---------- Recorded information ----------

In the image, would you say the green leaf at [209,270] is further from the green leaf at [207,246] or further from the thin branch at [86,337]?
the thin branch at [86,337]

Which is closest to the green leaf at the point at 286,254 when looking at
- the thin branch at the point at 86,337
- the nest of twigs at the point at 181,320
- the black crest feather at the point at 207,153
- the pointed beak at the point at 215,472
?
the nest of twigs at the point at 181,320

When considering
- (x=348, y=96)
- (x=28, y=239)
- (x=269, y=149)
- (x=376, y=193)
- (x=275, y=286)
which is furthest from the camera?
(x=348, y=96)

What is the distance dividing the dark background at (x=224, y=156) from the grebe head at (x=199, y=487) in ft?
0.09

----------
---------- Recorded information ----------

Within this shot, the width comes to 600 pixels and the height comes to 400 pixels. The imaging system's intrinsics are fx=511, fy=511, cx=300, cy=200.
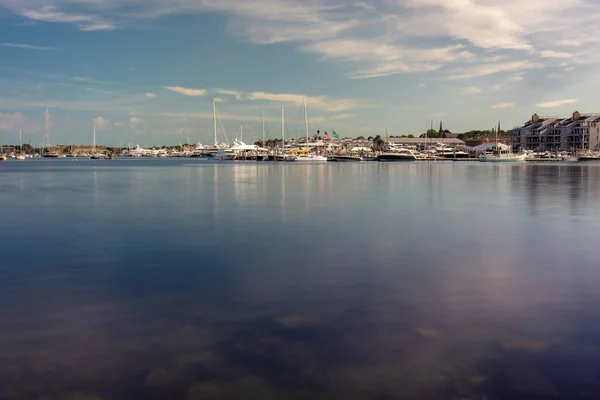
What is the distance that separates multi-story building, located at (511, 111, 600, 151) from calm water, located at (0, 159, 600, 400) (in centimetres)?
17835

----------
---------- Recorded information ----------

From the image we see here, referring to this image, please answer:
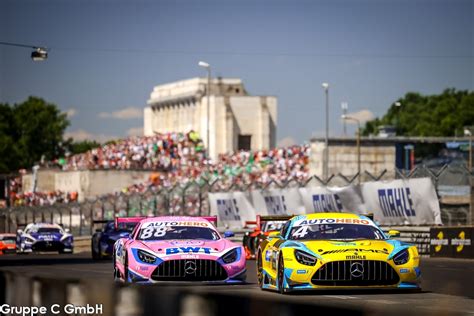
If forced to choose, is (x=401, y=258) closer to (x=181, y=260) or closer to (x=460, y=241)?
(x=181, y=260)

----------

● Task instructions: Return every line of the records above that contains the string "distance", matching case exactly.

● Answer to this exercise:
What is the distance dividing the dark background at (x=224, y=156) from the grebe head at (x=199, y=487) in ft?
What is the distance that separates multi-story building, located at (511, 111, 600, 151) from calm water, located at (0, 159, 600, 400) (in centimetres)?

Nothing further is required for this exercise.